Раздел документа:
───

Геннадий Прашкевич
Большие снега
(книга избранного)

   Лиде

Вместо вступления

   Писать о Геннадии Прашкевиче – дело непростое.
   Каждая ипостась его таланта заслуживает отдельного разговора.
   Судите сами: неутомимый путешественник, исколесивший добрую часть земного шара, знаковая фигура отечественной фантастики, автор интереснейшей реалистической, исторической, детективной прозы. А еще блистательный эссеист, историк литературы, литературный критик, диапазон профессиональных интересов которого поражает: от одного из лучших исследований ранней советской научной фантастики («Малый бедекер по НФ»), до таких известных книг, как «Адское пламя» и «Красный сфинкс». А еще он тонкий переводчик болгарской и корейской поэзии. Ему принадлежат замечательные переводы стихов таких известных поэтов, как Владимир Башев, Михаил Берберов, Любомир Левчев, Иван Цанев, Стефан Цанев, Мила Доротеева и других, – в 1982 году в Западно-Сибирском книжном издательстве вышел целый том современных болгарских поэтов («Поэзия меридиана роз») в переводах Геннадия Прашкевича. Наконец, он один из ярчайших и самобытнейших поэтов современной России.

───

Извлечённые строки:
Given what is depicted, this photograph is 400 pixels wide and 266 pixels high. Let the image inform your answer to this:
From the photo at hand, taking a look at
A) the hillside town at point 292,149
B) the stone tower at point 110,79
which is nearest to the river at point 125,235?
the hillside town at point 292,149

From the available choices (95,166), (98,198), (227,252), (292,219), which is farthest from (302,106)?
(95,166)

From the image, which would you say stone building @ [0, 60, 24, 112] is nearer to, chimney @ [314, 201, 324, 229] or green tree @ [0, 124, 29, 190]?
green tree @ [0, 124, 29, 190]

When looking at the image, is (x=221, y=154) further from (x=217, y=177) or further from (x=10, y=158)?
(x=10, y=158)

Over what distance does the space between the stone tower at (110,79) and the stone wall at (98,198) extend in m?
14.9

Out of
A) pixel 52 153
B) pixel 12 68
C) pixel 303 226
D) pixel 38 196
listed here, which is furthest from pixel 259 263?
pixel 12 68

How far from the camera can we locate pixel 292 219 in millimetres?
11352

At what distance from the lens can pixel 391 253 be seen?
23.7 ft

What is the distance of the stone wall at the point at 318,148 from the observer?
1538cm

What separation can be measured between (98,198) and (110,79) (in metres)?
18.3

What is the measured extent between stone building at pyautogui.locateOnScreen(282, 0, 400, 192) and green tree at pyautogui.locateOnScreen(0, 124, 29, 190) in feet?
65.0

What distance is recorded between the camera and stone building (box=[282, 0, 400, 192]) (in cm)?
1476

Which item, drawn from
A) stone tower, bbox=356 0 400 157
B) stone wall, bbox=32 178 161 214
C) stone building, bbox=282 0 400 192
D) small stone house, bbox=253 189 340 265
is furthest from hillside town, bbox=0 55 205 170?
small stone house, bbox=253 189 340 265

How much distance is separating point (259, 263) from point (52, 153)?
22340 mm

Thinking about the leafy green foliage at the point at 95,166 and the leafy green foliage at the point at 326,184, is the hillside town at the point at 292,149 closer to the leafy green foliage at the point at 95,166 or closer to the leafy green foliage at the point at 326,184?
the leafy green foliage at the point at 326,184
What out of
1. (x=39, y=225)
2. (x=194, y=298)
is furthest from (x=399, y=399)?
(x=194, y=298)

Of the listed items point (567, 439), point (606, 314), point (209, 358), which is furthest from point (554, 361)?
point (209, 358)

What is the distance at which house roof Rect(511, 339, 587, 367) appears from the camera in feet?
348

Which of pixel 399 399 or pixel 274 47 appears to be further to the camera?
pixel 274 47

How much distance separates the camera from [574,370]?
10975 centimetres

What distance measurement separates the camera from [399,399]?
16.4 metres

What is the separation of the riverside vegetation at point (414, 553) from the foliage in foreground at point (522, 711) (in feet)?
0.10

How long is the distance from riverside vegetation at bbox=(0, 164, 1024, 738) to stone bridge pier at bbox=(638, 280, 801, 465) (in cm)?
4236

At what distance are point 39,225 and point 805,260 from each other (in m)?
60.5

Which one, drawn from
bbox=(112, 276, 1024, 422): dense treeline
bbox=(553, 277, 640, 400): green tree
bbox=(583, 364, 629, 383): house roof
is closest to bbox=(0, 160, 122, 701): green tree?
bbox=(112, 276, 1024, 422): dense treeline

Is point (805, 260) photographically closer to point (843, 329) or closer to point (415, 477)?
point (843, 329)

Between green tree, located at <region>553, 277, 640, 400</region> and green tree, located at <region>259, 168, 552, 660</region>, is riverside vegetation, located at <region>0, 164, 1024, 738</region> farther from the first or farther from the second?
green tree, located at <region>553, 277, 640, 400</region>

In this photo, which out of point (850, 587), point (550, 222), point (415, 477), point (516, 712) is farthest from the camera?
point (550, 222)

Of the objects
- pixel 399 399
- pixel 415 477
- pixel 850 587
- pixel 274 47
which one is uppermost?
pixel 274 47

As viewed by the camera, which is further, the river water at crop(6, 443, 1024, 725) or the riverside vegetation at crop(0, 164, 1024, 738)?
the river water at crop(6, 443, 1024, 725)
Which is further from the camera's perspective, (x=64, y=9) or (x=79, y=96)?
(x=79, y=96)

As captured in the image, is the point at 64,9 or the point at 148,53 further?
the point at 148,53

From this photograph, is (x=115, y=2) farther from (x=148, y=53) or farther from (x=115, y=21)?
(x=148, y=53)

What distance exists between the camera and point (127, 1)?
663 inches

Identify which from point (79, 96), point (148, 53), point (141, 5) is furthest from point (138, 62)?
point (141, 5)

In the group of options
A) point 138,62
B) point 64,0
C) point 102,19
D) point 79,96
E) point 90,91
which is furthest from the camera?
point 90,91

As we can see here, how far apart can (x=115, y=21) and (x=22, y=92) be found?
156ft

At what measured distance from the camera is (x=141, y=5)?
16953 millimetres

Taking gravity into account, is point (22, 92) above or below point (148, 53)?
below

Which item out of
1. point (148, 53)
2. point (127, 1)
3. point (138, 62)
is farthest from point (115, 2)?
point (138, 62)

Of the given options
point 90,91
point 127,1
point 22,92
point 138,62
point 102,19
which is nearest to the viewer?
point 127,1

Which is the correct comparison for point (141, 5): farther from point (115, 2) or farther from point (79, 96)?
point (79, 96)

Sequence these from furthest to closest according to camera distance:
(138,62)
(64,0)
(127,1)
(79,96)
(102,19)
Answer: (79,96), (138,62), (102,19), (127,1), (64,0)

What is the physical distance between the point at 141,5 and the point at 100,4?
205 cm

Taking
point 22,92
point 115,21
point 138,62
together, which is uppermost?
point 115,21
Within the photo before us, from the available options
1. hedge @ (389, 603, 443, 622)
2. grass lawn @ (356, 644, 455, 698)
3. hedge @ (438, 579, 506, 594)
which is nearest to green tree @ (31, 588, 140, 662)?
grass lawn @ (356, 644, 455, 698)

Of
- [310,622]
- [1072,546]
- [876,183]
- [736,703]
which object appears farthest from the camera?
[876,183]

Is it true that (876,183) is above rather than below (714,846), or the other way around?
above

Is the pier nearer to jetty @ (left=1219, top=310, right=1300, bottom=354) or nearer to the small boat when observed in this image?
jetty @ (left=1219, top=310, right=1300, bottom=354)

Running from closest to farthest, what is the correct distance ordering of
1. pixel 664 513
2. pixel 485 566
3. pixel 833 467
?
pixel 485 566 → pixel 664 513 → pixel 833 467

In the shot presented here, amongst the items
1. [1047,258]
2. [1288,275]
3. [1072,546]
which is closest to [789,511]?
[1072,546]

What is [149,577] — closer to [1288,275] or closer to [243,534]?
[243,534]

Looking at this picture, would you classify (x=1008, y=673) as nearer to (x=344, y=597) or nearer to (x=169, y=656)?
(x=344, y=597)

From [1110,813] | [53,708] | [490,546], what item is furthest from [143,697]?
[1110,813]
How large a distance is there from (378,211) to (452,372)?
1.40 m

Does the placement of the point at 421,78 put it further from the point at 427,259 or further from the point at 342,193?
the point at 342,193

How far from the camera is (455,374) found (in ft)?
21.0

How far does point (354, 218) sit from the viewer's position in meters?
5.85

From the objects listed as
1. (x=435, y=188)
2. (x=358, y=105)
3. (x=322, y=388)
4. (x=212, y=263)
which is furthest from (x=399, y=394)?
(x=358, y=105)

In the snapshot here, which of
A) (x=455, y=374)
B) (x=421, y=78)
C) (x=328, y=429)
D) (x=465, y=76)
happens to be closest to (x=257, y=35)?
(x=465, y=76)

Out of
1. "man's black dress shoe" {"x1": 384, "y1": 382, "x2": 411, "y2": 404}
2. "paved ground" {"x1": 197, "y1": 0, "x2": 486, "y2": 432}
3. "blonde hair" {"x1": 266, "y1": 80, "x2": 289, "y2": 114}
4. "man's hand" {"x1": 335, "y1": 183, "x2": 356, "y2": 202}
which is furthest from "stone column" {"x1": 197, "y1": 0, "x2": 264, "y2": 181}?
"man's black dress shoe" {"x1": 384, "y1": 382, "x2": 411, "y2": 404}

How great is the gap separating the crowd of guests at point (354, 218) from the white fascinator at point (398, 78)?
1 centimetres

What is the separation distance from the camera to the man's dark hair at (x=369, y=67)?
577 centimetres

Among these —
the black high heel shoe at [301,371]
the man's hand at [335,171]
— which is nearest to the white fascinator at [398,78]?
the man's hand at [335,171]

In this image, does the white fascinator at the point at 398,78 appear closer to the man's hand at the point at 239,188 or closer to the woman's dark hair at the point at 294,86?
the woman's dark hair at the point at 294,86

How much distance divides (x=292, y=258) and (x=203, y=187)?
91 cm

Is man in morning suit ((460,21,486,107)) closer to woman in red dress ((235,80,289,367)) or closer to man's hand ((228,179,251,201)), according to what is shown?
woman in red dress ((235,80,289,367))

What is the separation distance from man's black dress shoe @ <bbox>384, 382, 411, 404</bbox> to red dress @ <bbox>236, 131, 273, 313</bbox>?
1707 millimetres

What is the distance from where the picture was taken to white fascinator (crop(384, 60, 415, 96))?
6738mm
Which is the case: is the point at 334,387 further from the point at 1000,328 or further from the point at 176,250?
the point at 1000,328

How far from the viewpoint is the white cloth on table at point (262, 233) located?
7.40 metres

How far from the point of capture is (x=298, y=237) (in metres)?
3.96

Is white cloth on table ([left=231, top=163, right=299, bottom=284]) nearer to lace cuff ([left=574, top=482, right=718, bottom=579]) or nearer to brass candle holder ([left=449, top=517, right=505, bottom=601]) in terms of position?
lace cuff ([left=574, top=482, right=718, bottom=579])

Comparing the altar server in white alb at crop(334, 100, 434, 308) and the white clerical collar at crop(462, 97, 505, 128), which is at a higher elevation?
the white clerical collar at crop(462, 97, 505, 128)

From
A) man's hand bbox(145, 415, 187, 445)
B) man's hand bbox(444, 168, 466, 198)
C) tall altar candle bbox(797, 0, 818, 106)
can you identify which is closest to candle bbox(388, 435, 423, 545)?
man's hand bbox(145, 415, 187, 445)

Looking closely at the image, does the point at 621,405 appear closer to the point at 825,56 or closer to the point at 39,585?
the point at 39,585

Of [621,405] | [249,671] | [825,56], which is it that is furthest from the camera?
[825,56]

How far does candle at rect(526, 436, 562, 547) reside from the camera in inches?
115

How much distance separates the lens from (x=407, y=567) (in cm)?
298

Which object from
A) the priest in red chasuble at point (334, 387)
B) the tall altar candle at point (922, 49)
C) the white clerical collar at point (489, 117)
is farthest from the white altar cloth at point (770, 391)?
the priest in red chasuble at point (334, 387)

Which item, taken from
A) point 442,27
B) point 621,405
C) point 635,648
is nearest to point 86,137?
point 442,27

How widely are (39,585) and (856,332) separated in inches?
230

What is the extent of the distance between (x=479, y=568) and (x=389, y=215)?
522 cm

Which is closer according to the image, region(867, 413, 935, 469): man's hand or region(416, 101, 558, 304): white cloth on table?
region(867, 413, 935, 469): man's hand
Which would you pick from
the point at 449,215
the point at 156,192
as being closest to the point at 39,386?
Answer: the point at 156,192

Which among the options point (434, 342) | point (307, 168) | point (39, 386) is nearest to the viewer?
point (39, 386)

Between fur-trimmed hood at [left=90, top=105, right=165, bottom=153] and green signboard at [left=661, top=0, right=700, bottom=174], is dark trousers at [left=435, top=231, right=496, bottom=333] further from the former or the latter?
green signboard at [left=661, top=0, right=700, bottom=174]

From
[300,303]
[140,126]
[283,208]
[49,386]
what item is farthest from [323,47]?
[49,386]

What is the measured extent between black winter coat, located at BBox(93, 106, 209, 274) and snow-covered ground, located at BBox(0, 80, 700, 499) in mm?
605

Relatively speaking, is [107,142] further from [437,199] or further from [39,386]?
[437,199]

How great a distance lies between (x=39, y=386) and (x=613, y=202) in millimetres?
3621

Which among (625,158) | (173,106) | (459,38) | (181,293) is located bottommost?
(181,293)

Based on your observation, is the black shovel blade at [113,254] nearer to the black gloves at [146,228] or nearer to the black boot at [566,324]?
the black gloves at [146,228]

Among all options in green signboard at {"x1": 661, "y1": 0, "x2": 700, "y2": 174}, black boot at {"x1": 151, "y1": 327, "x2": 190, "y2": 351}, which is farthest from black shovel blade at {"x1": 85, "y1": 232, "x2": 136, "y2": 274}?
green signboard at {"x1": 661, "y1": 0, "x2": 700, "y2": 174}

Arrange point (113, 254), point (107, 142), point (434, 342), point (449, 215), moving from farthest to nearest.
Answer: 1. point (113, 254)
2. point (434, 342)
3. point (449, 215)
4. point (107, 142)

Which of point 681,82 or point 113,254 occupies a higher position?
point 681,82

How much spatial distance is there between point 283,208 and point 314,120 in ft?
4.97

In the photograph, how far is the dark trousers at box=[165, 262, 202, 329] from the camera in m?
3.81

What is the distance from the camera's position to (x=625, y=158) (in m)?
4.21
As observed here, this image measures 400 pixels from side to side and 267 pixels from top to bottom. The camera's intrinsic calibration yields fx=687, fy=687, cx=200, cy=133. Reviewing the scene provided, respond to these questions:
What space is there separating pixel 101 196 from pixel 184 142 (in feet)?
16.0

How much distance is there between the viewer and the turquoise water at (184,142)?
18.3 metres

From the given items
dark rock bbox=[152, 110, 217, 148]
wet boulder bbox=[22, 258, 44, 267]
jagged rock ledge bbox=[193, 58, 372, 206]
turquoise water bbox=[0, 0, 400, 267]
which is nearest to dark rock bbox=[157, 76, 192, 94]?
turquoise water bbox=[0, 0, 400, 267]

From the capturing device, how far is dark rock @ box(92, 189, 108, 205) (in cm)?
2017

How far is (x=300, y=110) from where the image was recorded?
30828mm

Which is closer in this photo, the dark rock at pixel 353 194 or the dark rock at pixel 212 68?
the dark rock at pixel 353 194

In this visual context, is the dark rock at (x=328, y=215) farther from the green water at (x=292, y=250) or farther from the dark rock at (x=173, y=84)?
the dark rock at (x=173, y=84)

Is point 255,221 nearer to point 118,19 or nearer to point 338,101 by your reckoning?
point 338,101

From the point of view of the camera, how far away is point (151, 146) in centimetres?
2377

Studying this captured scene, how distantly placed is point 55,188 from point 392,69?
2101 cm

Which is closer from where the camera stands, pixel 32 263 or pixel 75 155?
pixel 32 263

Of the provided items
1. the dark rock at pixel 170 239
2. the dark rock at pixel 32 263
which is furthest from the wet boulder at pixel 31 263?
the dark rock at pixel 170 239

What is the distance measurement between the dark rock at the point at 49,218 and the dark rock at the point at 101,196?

───

Запрос 1: В каком году, согласно вступлению о Геннадии Прашкевиче, Западно-Сибирское книжное издательство выпустило том «Поэзия меридиана роз»?
Запрос 2: Перепишите дословно фрагмент вступления о Геннадии Прашкевиче, начиная со слов «Геннадий Прашкевич» и заканчивая словами «заслуживает отдельного разговора.».
Запрос 3: Продолжите вступление о Геннадии Прашкевиче, начав сразу после его последнего предложения.
Эти строки взяты из другого источника.

Ожидаемый ответ 1: В 1982 году.

Ожидаемый ответ 2:
Геннадий Прашкевич
Большие снега
(книга избранного)

   Лиде

Вместо вступления

   Писать о Геннадии Прашкевиче – дело непростое.
   Каждая ипостась его таланта заслуживает отдельного разговора.

Ожидаемый ответ 3:
   Думаю, что Геннадий Прашкевич и сам не сможет ответить, какая из его ипостасей главнее, слишком тесно они переплетаются; одно вытекает (или истекает) из другого. Но поэтическое мышление наложило отпечаток на всю прозу писателя, на всю его эссеистику. Это важный момент. Многие прозаики в России пишут (или пописывают) стихи, а многие поэты пишут прозу. Иногда (как, например, с Вадимом Шефнером) бывают точные попадания. Что касается Геннадия Прашкевича – он поэт от рождения.
 
Денежки кончились в наших смешных кошелечках.
Палой листвой обнесло все питейные точки.
 
 
Осень приблизилась, альфа нисходит в омегу.
Если и быть, то всего лишь печальному снегу…
 
   Непересказываемостью, неподатливостью другому (не родному) языку поэзия, собственно, и отличается от прозы. Иной уровень сознания, иное, сдвинутое восприятие реальности. Есть огромное число вполне профессиональных стихописцев, выучившихся грамотно подбирать рифмы, многие из них даже попали в учебники, но вся беда в том, что стихи их к Поэзии не имеют никакого отношения – это всего лишь та самая пресловутая проза, лишь по недоразумению записанная в рифму.
   Повторюсь: настоящие стихи невозможно переложить на прозу.
   При этом неважно, каким размером они написаны – ямбом или расшатанным дольником, или вовсе лишены какого-то очерченного размера, даже рифмы. Стихи – всегда сами по себе.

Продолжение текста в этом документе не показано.